Justiça

Direito Constitucional

Busca e apreensão genérica determinada por Moraes ‘fere inviolabilidade do lar’

Em inquérito do STF, ministro autorizou buscas ‘a outros endereços que venham a ser descobertos’, sem especificar

Moraes
Ministro Alexandre de Moraes, do STF / Crédito: Gil Ferreira/ agência CNJ

A decisão do ministro do Supremo Tribunal Federal (STF) Alexandre de Moraes, responsável pelo inquérito que investiga fake news contra a Corte, que determina busca e apreensão “extensiva a outros endereços que venham a ser descobertos no curso da investigação” fere o princípio constitucional da “inviolabilidade do lar”.

A opinião é de juízes, advogados e de membros do Ministério Público, tanto da área Penal quanto Constitucional, que foram consultados pelo JOTA a respeito da decisão do ministro, assinada no dia 12 de abril, contra sete investigados. A Polícia Federal cumpriu a decisão na manhã desta terça-feira (16/4).

“Autorizar uma busca genérica, sem definir precisamente o endereço, transforma o Estado Democrático de Direito em um Estado Policial”, afirmou Roberto Dias, professor de Direito Constitucional da FGV Direito SP.
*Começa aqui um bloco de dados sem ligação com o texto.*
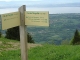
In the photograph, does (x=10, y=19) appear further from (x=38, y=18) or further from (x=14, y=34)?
(x=14, y=34)

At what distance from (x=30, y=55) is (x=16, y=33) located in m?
14.9

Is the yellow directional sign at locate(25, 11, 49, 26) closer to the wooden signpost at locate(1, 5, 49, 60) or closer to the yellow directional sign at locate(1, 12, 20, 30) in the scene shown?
the wooden signpost at locate(1, 5, 49, 60)

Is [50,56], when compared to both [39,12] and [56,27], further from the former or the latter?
[56,27]

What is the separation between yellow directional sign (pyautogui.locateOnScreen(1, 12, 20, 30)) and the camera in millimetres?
6398

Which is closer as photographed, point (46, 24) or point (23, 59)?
point (46, 24)

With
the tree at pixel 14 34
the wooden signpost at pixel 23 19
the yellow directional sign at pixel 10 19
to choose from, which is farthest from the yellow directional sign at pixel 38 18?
the tree at pixel 14 34

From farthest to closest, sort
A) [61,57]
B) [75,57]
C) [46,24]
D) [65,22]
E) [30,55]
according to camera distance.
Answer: [65,22] → [30,55] → [61,57] → [75,57] → [46,24]

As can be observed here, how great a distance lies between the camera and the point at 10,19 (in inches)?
257

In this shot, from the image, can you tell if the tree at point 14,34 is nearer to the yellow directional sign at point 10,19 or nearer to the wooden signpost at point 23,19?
the wooden signpost at point 23,19

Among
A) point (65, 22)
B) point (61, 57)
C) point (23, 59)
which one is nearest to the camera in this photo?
point (23, 59)

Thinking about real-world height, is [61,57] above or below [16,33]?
above

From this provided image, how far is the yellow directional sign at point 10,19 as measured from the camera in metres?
6.40

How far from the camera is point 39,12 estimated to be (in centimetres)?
654

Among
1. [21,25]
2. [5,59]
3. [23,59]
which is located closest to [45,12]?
[21,25]
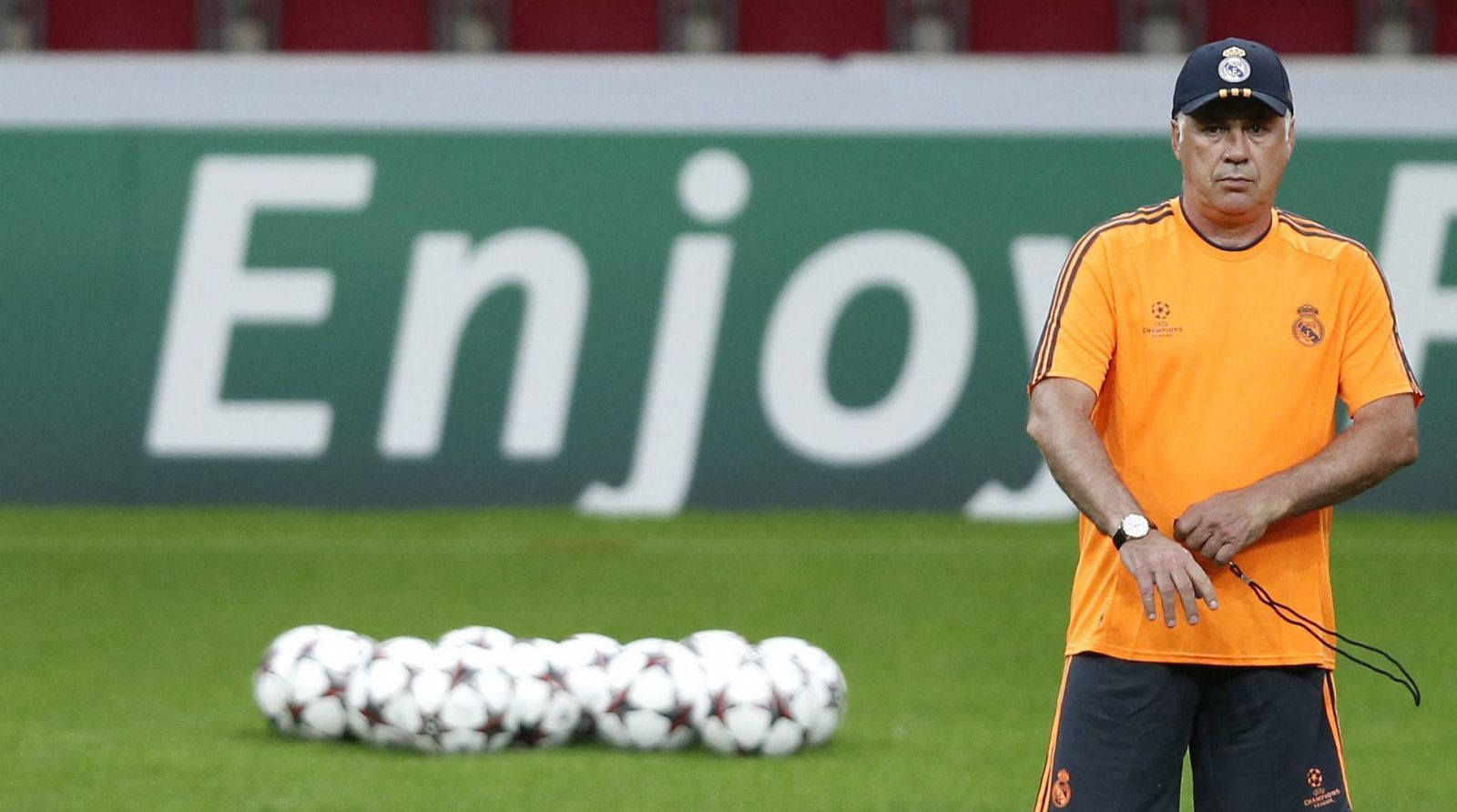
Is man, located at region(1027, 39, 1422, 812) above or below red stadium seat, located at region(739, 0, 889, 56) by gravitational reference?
below

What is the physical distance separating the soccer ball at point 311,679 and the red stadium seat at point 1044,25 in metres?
11.2

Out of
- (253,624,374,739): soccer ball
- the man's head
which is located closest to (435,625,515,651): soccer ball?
(253,624,374,739): soccer ball

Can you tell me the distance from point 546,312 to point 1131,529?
968 centimetres

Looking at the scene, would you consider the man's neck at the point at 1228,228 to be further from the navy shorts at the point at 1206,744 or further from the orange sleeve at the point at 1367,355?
the navy shorts at the point at 1206,744

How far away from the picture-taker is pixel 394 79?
1371 cm

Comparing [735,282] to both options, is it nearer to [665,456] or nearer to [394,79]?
[665,456]

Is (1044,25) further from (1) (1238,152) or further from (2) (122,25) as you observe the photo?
(1) (1238,152)

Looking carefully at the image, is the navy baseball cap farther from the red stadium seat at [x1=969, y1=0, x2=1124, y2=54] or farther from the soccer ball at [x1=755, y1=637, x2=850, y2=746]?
the red stadium seat at [x1=969, y1=0, x2=1124, y2=54]

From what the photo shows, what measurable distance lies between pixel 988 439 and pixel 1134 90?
7.18 feet

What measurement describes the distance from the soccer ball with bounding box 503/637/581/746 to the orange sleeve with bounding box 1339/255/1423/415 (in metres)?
3.61

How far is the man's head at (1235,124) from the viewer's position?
420 centimetres

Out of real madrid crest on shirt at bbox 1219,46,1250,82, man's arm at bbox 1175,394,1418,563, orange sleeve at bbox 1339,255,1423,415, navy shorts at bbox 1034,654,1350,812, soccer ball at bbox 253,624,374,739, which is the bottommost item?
soccer ball at bbox 253,624,374,739

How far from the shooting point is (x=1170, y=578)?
13.2 feet

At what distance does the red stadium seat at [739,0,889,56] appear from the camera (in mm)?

O alvo da decisão de Moraes foi o psiquiatra Sergio Barbosa de Barros. No texto, o endereço citado foi o de seu consultório, na zona sul da capital paulista. Além desse, o ministro determinou buscas extensivas “a outros endereços que venham a ser descobertos no curso da diligência”.

Procurado pelo JOTA, Barros não se manifestou. Funcionários de seu escritório não confirmaram se a PF esteve lá nesta manhã e, ainda, se compareceram a outros endereços.
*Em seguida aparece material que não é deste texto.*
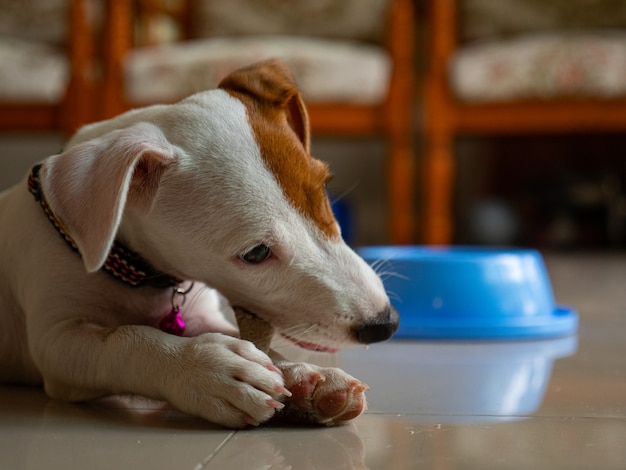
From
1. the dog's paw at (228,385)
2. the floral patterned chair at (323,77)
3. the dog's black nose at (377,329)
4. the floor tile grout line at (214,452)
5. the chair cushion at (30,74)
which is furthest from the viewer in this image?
the chair cushion at (30,74)

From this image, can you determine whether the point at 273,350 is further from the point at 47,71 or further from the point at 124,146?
the point at 47,71

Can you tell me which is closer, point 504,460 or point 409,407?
point 504,460

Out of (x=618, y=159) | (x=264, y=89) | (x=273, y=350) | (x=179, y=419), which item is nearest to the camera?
(x=179, y=419)

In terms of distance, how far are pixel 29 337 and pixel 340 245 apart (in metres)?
0.46

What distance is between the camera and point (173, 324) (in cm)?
130

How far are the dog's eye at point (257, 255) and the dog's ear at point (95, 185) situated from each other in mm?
171

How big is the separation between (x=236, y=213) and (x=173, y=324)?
24 centimetres

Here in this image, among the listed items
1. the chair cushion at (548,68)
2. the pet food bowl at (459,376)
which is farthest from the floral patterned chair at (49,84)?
the pet food bowl at (459,376)

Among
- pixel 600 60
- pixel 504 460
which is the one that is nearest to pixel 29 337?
pixel 504 460

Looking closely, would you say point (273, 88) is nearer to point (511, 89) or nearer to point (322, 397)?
point (322, 397)

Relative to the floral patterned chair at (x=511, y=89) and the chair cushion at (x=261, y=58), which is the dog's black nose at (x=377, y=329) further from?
the floral patterned chair at (x=511, y=89)

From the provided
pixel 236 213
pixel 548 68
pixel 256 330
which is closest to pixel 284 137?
pixel 236 213

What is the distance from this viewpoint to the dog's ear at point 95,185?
3.53 ft

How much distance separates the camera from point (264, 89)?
1.34 meters
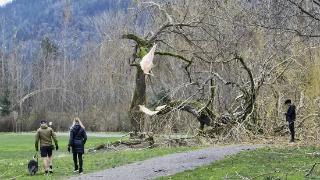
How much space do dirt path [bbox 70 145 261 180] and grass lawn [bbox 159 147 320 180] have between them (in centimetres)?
73

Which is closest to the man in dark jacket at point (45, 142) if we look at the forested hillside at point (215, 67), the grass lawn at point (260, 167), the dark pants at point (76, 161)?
the dark pants at point (76, 161)

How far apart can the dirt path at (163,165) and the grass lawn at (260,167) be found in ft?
2.41

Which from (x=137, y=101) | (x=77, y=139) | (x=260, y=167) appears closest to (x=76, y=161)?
(x=77, y=139)

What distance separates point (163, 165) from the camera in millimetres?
19234

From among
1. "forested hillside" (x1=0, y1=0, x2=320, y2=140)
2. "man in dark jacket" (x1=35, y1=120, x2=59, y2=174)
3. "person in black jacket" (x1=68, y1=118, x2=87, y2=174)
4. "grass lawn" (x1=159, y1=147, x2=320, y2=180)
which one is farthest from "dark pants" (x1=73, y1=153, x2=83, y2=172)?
"forested hillside" (x1=0, y1=0, x2=320, y2=140)

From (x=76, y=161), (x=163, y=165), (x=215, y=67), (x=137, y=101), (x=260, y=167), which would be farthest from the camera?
(x=137, y=101)

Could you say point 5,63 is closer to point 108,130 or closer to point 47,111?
point 47,111

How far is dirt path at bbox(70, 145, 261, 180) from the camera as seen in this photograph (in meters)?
17.0

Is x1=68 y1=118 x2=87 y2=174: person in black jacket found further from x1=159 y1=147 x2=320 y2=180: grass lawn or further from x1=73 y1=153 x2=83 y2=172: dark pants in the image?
x1=159 y1=147 x2=320 y2=180: grass lawn

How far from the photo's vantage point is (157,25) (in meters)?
35.0

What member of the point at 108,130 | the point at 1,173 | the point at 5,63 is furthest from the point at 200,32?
the point at 5,63

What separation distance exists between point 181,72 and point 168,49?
3.07 metres

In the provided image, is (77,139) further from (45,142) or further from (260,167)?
(260,167)

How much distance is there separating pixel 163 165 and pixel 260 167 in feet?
12.1
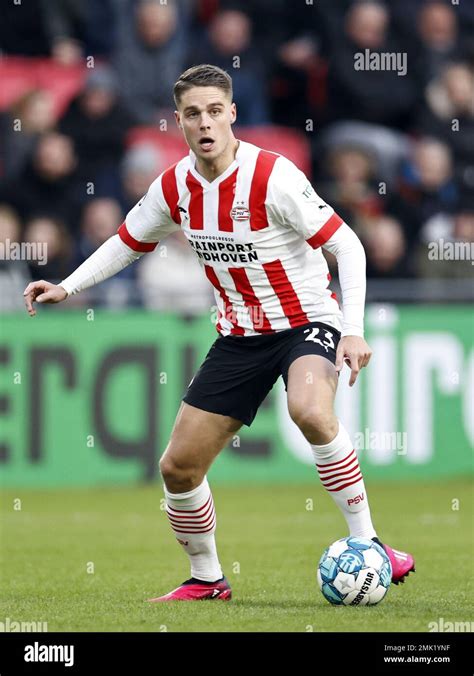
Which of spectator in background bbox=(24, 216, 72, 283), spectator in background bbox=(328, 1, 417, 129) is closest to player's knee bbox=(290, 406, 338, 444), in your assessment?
spectator in background bbox=(24, 216, 72, 283)

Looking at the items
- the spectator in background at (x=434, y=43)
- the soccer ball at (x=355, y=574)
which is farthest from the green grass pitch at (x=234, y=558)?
the spectator in background at (x=434, y=43)

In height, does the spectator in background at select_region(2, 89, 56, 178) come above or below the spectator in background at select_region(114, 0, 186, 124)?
below

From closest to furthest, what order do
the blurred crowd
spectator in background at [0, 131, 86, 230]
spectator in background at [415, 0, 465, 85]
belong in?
1. the blurred crowd
2. spectator in background at [0, 131, 86, 230]
3. spectator in background at [415, 0, 465, 85]

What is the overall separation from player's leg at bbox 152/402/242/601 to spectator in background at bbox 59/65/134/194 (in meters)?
7.63

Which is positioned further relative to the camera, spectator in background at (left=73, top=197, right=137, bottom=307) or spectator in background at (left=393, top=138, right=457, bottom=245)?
spectator in background at (left=393, top=138, right=457, bottom=245)

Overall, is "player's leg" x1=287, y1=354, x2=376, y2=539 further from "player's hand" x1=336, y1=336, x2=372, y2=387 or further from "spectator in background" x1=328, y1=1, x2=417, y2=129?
"spectator in background" x1=328, y1=1, x2=417, y2=129

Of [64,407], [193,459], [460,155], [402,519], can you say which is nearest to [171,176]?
[193,459]

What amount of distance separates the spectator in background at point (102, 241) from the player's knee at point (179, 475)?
6376 millimetres

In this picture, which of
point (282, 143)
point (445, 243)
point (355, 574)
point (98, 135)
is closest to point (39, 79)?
point (98, 135)

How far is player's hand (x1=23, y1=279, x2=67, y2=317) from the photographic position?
7.10m

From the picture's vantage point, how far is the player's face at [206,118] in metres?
6.81

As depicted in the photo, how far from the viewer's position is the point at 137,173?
13.9 metres

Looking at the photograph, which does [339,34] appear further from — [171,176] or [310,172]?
[171,176]

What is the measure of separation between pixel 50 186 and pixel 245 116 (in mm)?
2365
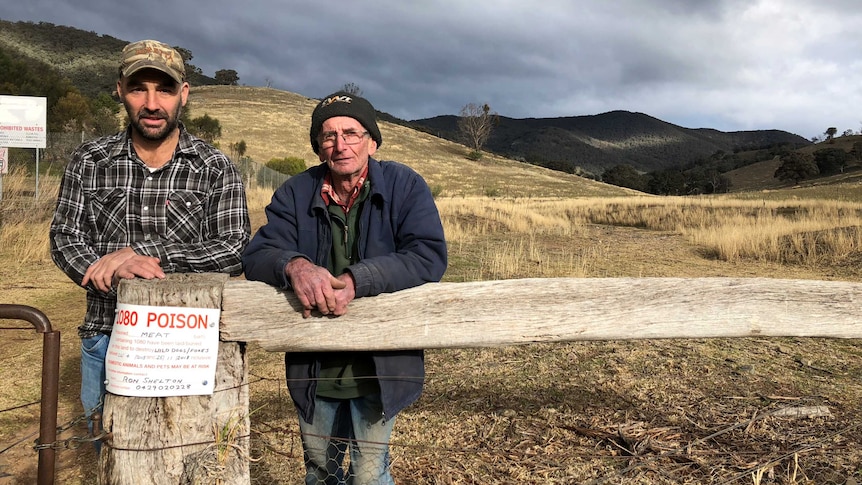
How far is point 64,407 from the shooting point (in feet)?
15.4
“A casa é inviolável, salvo em caso de flagrante delito ou por determinação judicial específica”, complementou Dias, que entendeu haver violação clara ao inciso XI do art. 5º da Constituição Federal.

A advogada criminalista Cecília Mello, ex-juíza federal de segundo grau do Tribunal Regional Federal da 3ª Região (TRF3), acredita que a decisão abre um precedente perigoso.

“A polícia não pode ter o poder de escolher onde vai entrar. ‘Outros endereços’ é incerto, serve para qualquer lugar”, analisou a advogada.

Segundo ela, a determinação de Moraes, que é autor de livros sobre Direito Constitucional, abre espaço para que outras investigações e medidas cautelares sigam o mesmo procedimento.

“Qualquer medida restritiva, como busca e apreensão, deve ser objetiva, pontuada e delimitada”, completou Cecília.

O criminalista Davi Tangerino, professor da FGV Direito SP e sócio do Davi Tangerino & Salo de Carvalho Advogados, destaca que um dos requisitos do Código de Processo Penal (CPP) no tocante a buscas e apreensões é a especificação do endereço no pedido.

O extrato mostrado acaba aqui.